Citing a long list of advantages to raising and selling bison rather than beef cattle, Carter said the most prominent "bison advantage" is the industry's willingness to welcome newcomers.

In the beef cattle industry, Carter said veterans of the industry often furrow their brows at new, young producers just starting.

"They wonder if you know what the heck you're getting into," Carter said. "But with the bison industry, it's rare that, even the old-timers who have been in the business for 20 or 30 years had parents who did the same thing, so they remember their first days. They want to help these new guys not make the same mistakes that they did."

The low-maintenance lifestyle of the animals is also advantageous.

In adverse weather, like blizzards, bison are equipped to take care of themselves, and don't typically need extra help finding shelter. And, the animals don't require human assistance during calving season.

"Calving season in the bison industry is a good time to go fishing, because that mom doesn't want you anywhere around her when she's delivering a calf," Carter said.

Nolz said if a person is interacting with a bison calf, it's important to have access to a vehicle to get away quickly in case of an emergency.

"They're really protective of their babies," Nolz said. "They won't let you get between them and the babies.
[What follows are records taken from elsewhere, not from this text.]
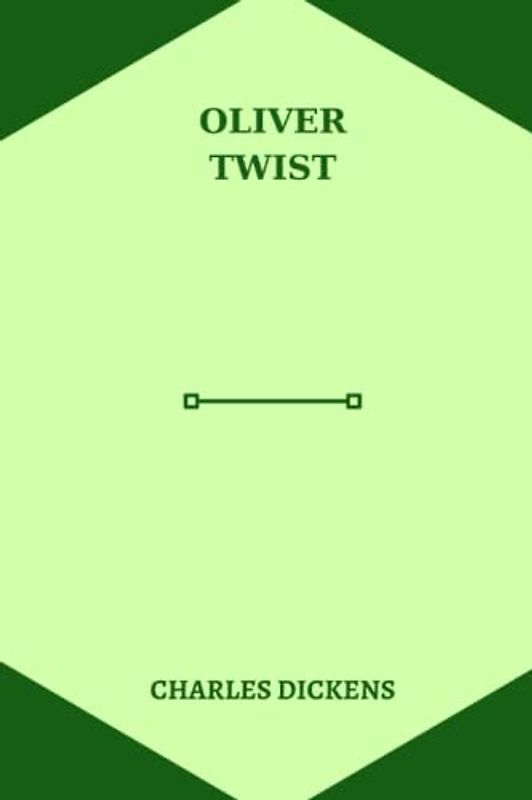 oliver twist by charles dickens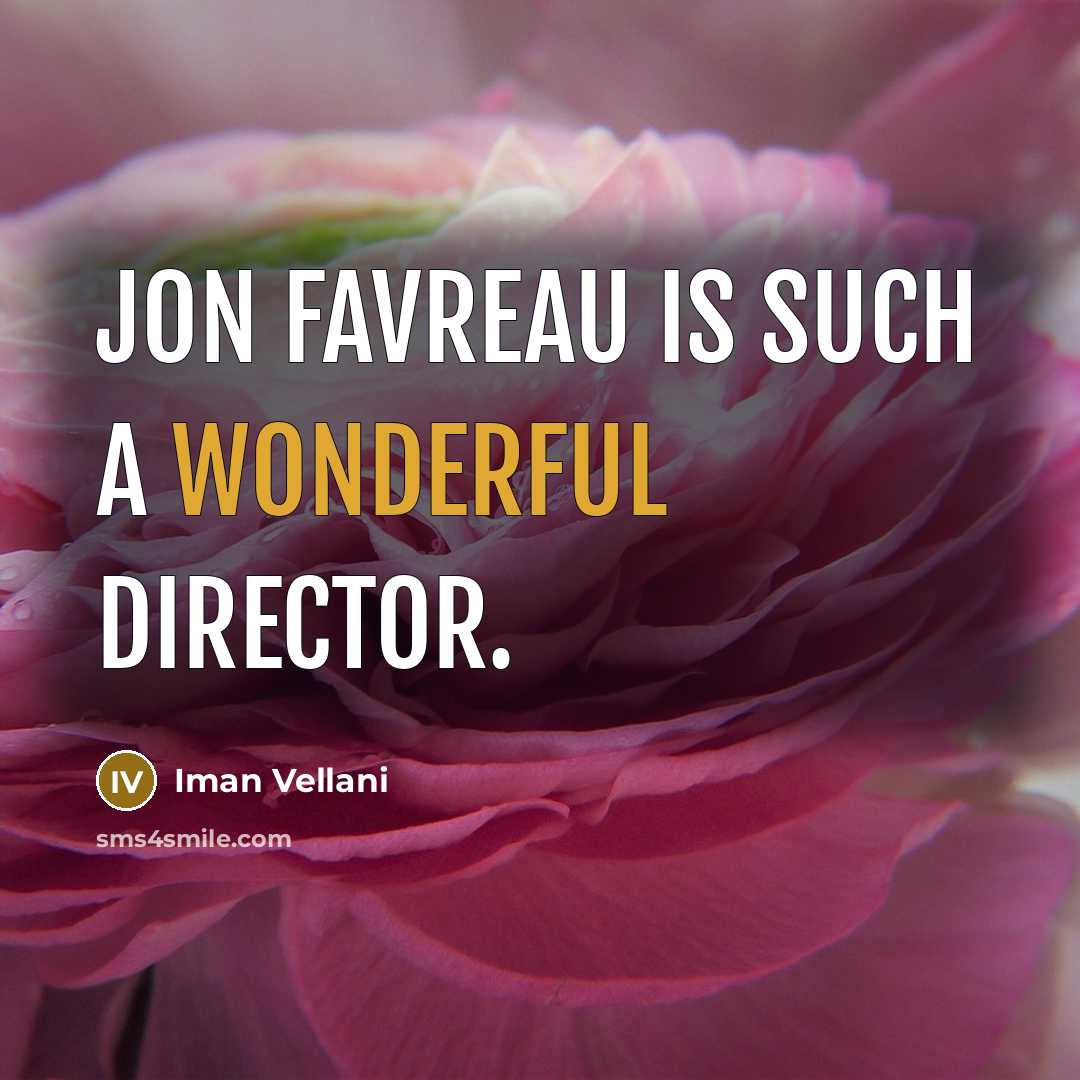 “Jon Favreau is such a wonderful director.” quote by Iman Vellani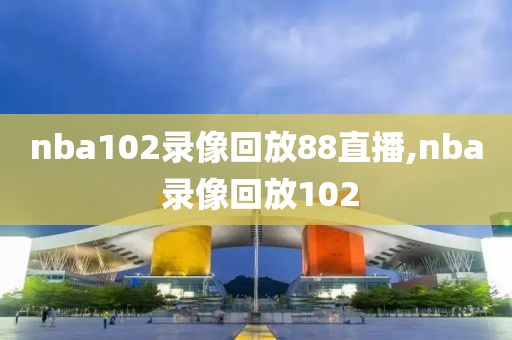 nba102录像回放88直播,nba 录像回放102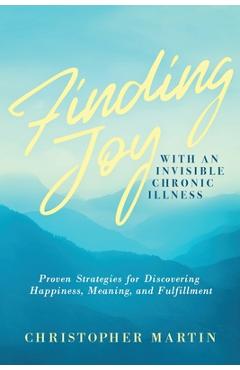 Coperta cărții 'Finding Joy with an Invisible Chronic Illness: Proven Strategies for Discovering Happiness, Meaning, and Fulfillment -'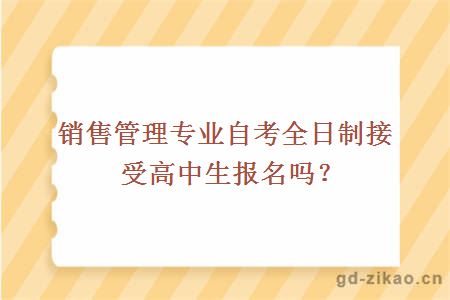 销售管理专业自考全日制接受高中生报名吗?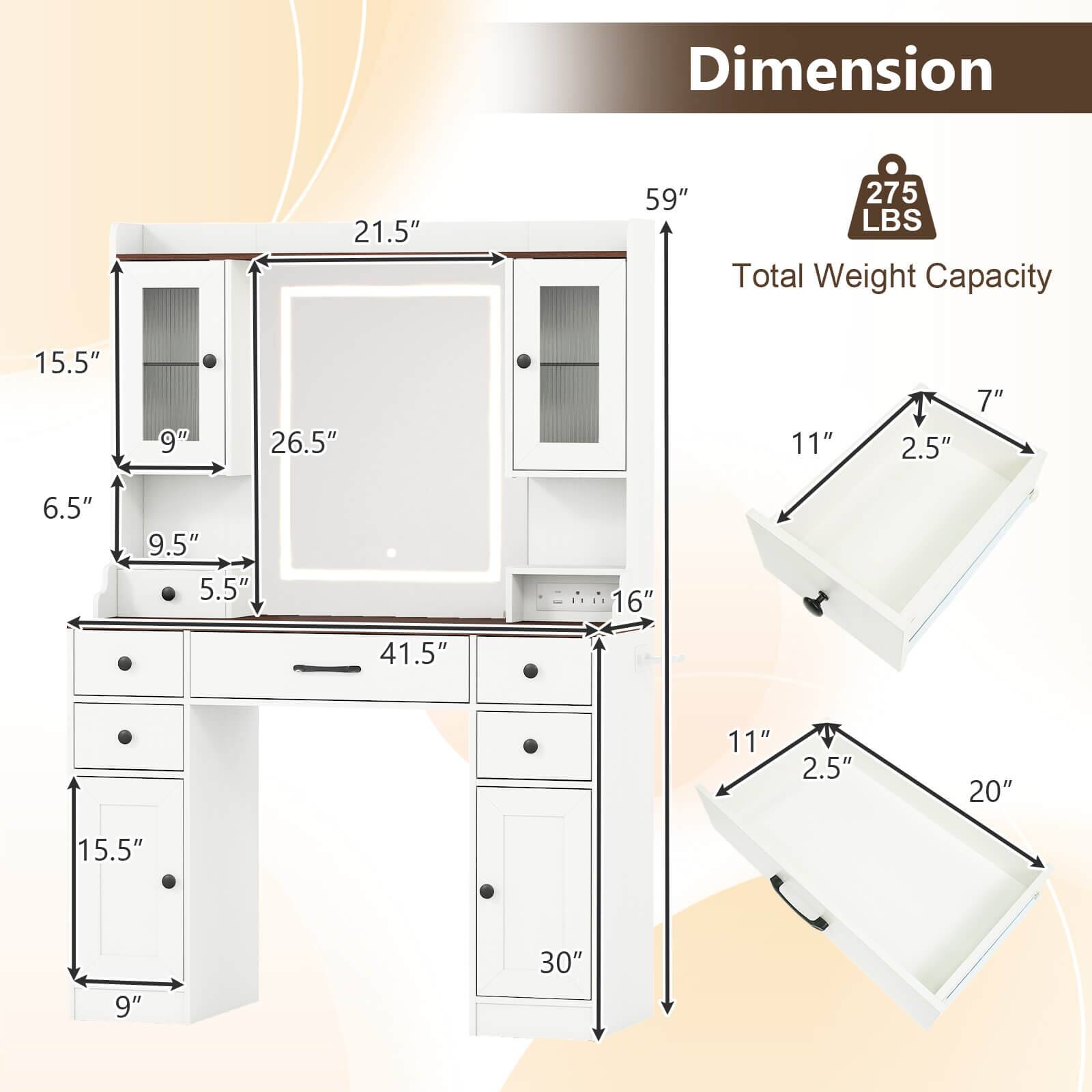 Dimension:  
- 21.5"  
- 59"  
- 275 LBS Total Weight Capacity  
- 15.5"  
- 9"  
- 26.5"  
- 11"  
- 2.5"  
- 7"  
- 6.5"  
- 9.5"  
- 5.5"  
- 16"  
- 41.5"  
- 11"  
- 2.5"  
- 20"  
- 15.5"  
- 9"  
- 30"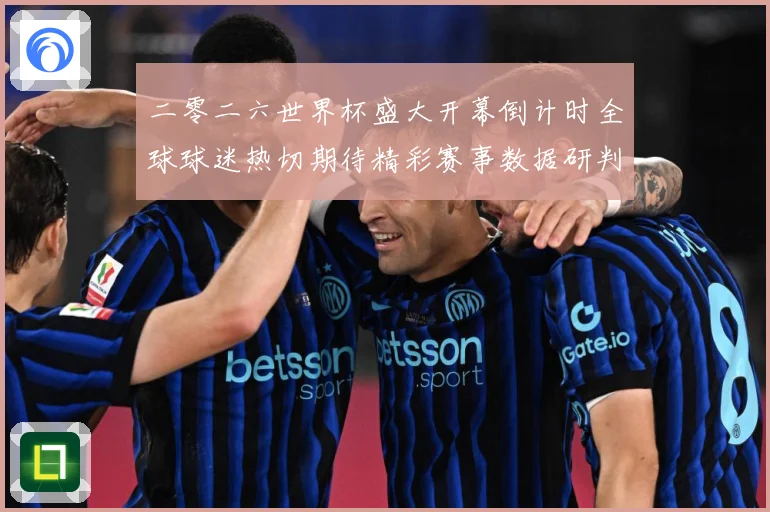 二零二六世界杯盛大开幕倒计时全球球迷热切期待精彩赛事数据研判：最新赛事动态与深度分析
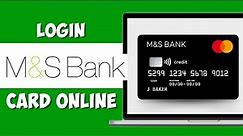 How to Login M&S Credit Card Account | M&S Credit Card Sign In Tutorial (2024)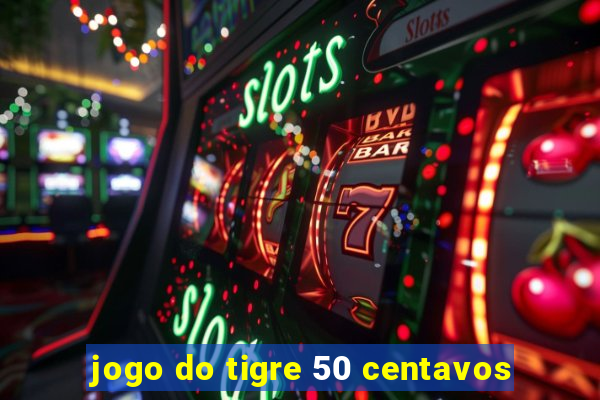 jogo do tigre 50 centavos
That's just how animals are, so you have to remember that."

The main difference, Carter said, between raising bison and beef cattle are the fencing requirements and handling facilities for the animals that tend to get "rowdy" when being handled.

"When it comes to fencing, yeah, you do need to have good, sturdy fencing for bison, but you don't have to put in 'Jurassic Park'-type fencing. As long as the animals have good feed, good water and the right social mixture, they'll stay home."